Oct. 1, 2015 By Jackie Strawbridge
After being obscured by graffiti, a commemorative sign to a tragedy on the East River at Astoria Park has been replaced by the Parks Department.
The sign tells the story of the General Slocum disaster, a steamboat fire on June 15, 1904. It describes a harrowing sequence of misfortunes that led to more than 1,000 deaths – the highest death toll of any disaster in New York City before the Sept. 11 attacks.
The sign’s removal was noticed by the blog Glimpses of Paradise.
On the day it sank, the General Slocum traveled up the East River from the Lower East Side, carrying about 1,300 people, including many children. By the time it reached Astoria, a fire had broken out.
An untrained crew was unable to properly alert the captain and passengers of the fire or manage the chaos. Many were jumping from the boat by the time it passed through Hell Gate. Those who wore life preservers were not saved – the boat’s preservers were rotted and pulled wearers underwater rather than buoying them.
Hundreds of bodies washed up on Astoria’s shoreline.
As the Slocum passed Randall’s Island, the captain was finally alerted of the fire, which had begun to consume the boat.
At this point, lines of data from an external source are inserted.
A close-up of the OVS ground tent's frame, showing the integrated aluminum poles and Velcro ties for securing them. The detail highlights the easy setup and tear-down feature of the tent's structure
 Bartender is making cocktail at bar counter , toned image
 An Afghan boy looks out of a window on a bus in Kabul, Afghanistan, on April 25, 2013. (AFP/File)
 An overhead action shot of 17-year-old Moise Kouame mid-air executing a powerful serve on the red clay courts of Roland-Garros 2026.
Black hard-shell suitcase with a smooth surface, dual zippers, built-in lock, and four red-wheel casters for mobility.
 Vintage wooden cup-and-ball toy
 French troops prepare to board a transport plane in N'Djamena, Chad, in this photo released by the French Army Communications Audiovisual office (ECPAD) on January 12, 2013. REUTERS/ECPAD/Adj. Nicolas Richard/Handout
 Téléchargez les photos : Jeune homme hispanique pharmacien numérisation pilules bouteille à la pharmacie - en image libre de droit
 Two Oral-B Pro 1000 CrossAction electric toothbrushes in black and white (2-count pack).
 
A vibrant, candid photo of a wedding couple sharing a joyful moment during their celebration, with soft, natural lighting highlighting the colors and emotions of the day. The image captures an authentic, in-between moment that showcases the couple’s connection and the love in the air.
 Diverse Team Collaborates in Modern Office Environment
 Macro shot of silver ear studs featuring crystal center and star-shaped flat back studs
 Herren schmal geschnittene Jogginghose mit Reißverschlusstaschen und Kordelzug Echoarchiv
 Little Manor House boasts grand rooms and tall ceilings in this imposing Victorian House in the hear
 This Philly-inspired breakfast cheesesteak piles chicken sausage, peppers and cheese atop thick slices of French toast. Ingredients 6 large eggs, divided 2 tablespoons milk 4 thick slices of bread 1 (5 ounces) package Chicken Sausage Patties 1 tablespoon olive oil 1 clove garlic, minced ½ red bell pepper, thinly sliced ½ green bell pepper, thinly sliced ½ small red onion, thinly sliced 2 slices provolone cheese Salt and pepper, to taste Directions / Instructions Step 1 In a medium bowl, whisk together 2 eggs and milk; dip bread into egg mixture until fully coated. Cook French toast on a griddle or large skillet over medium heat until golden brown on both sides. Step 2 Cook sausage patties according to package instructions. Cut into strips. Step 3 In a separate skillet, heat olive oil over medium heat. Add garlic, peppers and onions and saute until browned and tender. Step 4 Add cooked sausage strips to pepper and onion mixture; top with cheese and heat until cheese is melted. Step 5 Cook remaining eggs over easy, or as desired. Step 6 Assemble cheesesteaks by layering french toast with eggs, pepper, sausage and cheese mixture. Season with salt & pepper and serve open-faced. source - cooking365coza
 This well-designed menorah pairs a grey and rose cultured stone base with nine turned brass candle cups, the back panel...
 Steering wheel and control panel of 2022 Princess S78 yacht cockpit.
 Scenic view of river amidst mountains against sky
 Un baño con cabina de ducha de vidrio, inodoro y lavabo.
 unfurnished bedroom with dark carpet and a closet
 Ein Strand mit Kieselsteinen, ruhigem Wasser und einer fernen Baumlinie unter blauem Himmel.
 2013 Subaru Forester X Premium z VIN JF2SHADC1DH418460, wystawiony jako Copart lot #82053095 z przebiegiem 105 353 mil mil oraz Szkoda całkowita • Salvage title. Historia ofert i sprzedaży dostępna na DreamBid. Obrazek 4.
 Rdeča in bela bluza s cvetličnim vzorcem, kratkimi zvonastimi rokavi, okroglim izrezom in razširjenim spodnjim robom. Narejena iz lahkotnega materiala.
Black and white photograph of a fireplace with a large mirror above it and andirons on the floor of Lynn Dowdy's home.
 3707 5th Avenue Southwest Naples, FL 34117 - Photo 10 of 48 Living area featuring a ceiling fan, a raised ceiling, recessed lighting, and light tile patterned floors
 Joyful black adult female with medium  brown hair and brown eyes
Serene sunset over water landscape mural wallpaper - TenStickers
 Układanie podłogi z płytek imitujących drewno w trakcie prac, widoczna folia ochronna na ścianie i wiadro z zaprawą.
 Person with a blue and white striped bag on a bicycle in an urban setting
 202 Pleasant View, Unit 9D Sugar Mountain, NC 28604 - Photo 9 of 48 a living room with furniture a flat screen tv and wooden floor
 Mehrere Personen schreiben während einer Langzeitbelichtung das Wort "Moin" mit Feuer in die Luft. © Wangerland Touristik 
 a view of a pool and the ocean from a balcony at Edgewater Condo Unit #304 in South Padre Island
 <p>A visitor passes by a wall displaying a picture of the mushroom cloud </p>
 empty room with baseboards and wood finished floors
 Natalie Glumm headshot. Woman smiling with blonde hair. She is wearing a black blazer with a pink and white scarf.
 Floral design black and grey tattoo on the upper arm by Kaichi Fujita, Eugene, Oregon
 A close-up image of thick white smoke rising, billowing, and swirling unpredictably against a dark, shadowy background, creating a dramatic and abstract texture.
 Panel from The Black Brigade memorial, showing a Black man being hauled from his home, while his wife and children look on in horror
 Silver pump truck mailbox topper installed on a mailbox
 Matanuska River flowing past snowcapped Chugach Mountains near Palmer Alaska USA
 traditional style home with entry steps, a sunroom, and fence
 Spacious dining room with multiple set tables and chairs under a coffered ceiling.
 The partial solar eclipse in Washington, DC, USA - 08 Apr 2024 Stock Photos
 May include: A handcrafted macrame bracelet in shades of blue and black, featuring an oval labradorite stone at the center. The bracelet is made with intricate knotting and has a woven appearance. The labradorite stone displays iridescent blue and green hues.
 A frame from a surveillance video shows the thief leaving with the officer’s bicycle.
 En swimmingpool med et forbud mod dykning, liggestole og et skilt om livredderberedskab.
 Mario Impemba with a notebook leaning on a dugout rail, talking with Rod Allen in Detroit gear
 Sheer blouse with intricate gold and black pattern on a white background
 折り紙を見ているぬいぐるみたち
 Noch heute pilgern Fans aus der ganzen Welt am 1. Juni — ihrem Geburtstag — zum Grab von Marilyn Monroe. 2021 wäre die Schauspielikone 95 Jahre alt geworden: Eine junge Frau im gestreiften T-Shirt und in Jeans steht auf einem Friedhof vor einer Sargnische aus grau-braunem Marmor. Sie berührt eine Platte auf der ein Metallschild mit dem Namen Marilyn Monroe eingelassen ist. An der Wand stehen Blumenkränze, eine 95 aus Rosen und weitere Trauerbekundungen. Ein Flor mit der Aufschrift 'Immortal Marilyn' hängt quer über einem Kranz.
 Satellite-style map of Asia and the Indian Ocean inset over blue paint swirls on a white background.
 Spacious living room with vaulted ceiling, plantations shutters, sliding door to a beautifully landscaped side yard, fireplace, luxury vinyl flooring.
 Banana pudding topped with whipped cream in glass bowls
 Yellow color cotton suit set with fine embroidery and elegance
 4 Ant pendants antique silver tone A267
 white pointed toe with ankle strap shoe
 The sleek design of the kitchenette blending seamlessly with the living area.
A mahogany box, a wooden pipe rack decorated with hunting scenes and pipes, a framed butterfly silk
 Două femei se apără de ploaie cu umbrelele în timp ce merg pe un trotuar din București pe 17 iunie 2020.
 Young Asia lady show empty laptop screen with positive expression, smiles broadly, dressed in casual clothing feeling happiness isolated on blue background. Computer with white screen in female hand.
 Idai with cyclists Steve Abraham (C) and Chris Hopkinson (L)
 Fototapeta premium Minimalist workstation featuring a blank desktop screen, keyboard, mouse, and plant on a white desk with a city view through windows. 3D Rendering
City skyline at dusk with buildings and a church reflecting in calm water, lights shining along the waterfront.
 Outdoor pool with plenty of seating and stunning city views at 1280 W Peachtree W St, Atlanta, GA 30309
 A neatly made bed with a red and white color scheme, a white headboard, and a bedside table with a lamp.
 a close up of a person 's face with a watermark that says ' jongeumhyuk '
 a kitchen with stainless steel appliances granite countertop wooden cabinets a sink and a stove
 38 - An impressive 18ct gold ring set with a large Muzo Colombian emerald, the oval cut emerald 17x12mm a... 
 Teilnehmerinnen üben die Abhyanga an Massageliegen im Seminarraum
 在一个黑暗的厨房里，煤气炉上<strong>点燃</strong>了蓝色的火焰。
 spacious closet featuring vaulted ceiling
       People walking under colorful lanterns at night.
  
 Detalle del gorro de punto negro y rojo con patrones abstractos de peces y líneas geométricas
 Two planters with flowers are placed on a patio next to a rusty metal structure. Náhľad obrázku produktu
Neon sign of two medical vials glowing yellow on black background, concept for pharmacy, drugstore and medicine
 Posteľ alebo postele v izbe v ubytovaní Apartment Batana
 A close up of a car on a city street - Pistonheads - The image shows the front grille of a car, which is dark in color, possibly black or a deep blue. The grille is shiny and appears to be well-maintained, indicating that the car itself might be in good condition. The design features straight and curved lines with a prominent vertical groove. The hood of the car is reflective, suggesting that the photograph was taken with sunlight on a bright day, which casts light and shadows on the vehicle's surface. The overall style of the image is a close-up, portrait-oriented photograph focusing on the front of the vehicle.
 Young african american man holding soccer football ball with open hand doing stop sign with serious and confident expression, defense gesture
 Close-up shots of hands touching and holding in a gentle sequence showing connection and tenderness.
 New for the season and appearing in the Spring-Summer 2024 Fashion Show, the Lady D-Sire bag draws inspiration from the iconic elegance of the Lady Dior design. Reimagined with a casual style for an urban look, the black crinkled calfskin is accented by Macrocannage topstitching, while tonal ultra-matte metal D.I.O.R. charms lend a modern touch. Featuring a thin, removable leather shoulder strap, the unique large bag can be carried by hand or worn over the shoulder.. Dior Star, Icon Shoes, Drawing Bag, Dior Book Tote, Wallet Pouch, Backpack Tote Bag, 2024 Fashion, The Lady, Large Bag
Ultimately, it was beached and burned to the waterline.
As part of the Parks Department’s Historical Signs Project, the sign at Astoria Park was installed in 2004 on Shore Boulevard across from the World War 1 memorial.
However, after collecting spray paint and marker graffiti that could not be removed by hand, the Parks Department decided to replace the sign, spokesperson Meghan Lalor said.
The sign was removed in August and a new one was installed on Thursday.